With Scania’s electrified range of trucks, buses and engines rapidly expanding, the company has announced plans to invest over 1 billion SEK in a battery assembly plant in Södertälje, Sweden, with construction planning to start early 2021 and the plant fully operational by 2023.
What to Expect from the New Plant
With the 18,000-square meter facility about to go into production and the projected-finish date laid out, Ruthger de Vries, Head of Production and Logistics at Scania is excited. He says of the new project: “This is a tangible manifestation of our determination to take a leading role in heavy vehicle electrification, which is needed to fulfil our commitment to science-based climate targets. Operating an on-site battery assembly plant is a prerequisite for large-scale production of electric vehicles and it also establishes Scania clearly as a part of the battery production value chain.”
The plant which will be built adjacent to the chassis assembly plant in Södertälje will assemble battery modules and packs from cells which will be delivered from Northvolt’s battery factory in Skellefteå, Sweden. The assembled packs form battery systems tailored for Scania’s modular production.

▸ Exercise set
• 1. In the text about Scania's battery assembly plant, how big is the new facility?
• 2. List the products that make up Scania's electrified range according to the text about the battery assembly plant.
• 3. Write a continuation of the text about Scania's battery assembly plant, picking up after its last sentence.

▸ Extracted information
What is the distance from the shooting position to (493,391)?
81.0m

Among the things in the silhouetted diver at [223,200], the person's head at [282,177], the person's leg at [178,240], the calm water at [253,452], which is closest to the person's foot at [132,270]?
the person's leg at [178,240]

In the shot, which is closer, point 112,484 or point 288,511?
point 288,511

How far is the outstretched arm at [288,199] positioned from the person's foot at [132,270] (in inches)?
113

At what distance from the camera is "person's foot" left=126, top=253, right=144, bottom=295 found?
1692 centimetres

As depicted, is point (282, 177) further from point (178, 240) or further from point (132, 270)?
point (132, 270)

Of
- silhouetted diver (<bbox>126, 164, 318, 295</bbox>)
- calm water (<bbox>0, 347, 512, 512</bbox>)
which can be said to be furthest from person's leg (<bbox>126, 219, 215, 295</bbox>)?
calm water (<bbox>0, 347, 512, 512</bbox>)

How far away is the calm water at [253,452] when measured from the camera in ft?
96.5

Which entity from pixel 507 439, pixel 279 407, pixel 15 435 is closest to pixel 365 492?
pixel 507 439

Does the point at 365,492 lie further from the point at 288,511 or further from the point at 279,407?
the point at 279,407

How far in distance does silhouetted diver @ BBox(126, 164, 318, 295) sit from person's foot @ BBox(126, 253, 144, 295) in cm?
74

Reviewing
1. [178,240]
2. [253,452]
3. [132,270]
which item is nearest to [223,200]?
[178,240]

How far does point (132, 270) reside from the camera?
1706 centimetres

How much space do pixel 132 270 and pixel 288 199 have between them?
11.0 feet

--

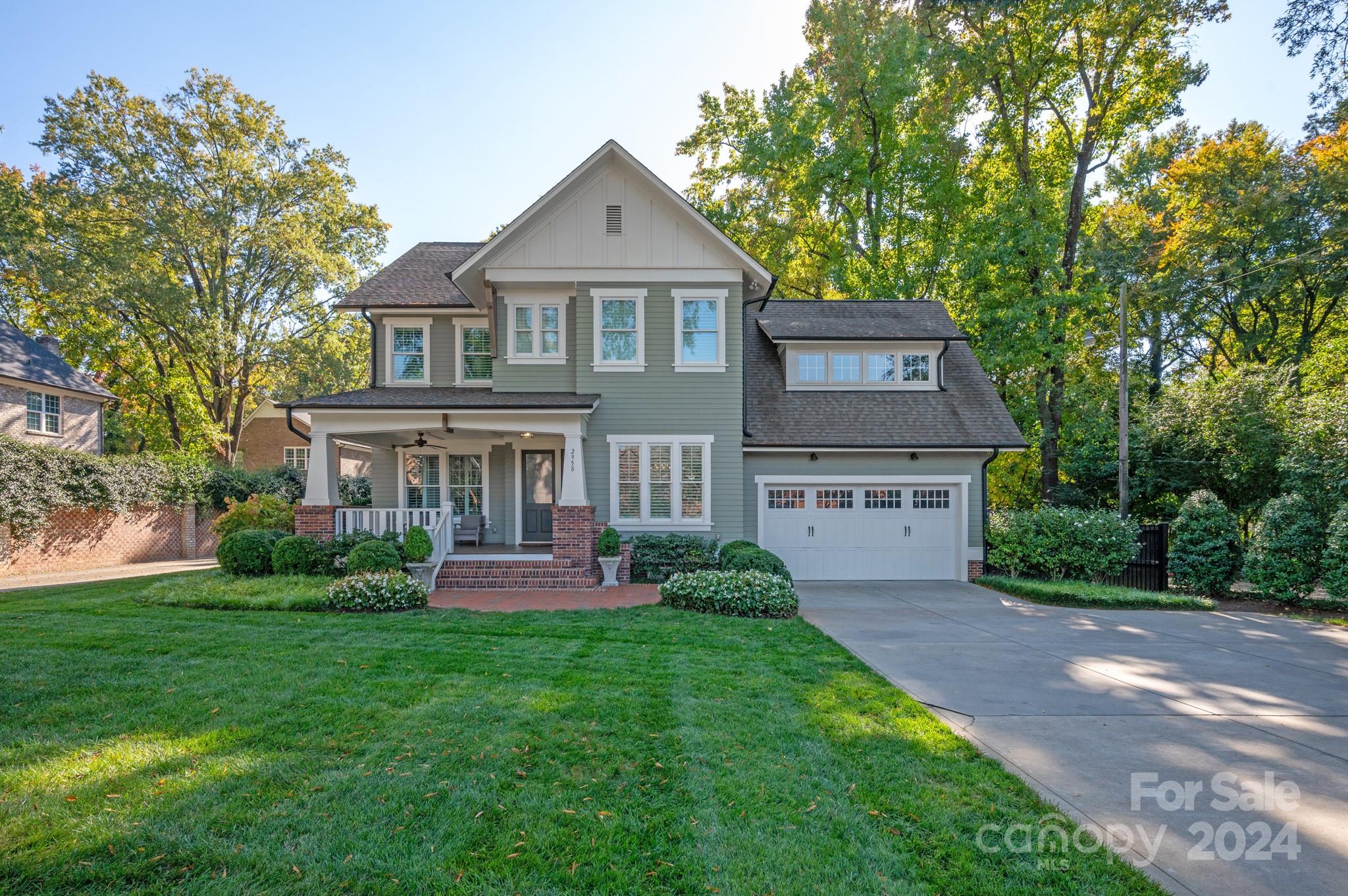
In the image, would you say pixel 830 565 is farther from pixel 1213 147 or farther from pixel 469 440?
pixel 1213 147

▸ Written answers
• 1. 18,000 square meters

• 2. trucks, buses, engines

• 3.
“Scania continues to invest in the Stockholm Region and to build end-to-end electrification competence. Electrification will transform transport and this latest investment in Scania’s operations in Södertälje will further strengthen Sweden as a centre of cutting-edge innovation within heavy vehicle electrification”, says de Vries.
In 2015, Scania started series production of hybrid buses and in 2019 of its first fully electric bus range. This was recently followed by the introduction of Scania’s plug-in hybrid truck and the fully electric truck. Series production of the electric truck starts in 2021. Meanwhile, electrified industrial and marine power solutions are being developed. Scania will now gradually ramp up production, which is centred in Södertälje.
Employing a staff of 200, most recruited from within the company, the battery assembly plant will be highly automated from incoming goods throughout production to delivery. Staff handling manual elements of battery module assembly, such as fitting cable harnesses, will be trained in electrical safety and protection.
Battery packs will be tailored for varying applications and delivered to the nearby chassis assembly, which is concurrently being reorganised for parallel assembly of electric and combustion engine vehicles.